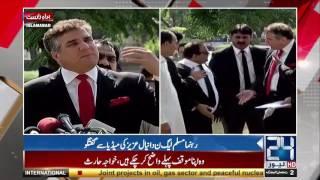 Daniyal Aziz media talk outside Supreme court   24 News HD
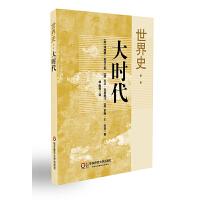 世界史:大时代(献给教师和学生的简明人类史用书)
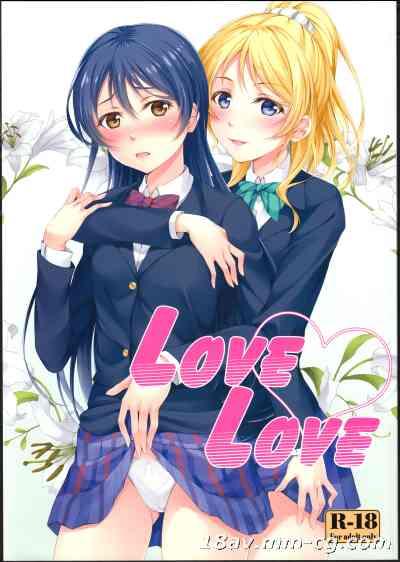 【黑条汉化】(C86) [百壱式 (椋木野一式)] Love Love (ラブライブ!)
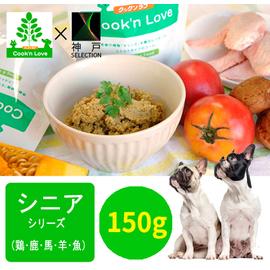 cook'n love (クックンラブ) シニアシリーズ!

####################

Exercise aim
The required output is the lines from the one containing "Love Love (ラブライブ!)" through the end of the data, printed exactly, with no pictures.

Response below
 【黑条汉化】(C86) [百壱式 (椋木野一式)] Love Love (ラブライブ!)
 cook'n love (クックンラブ) シニアシリーズ!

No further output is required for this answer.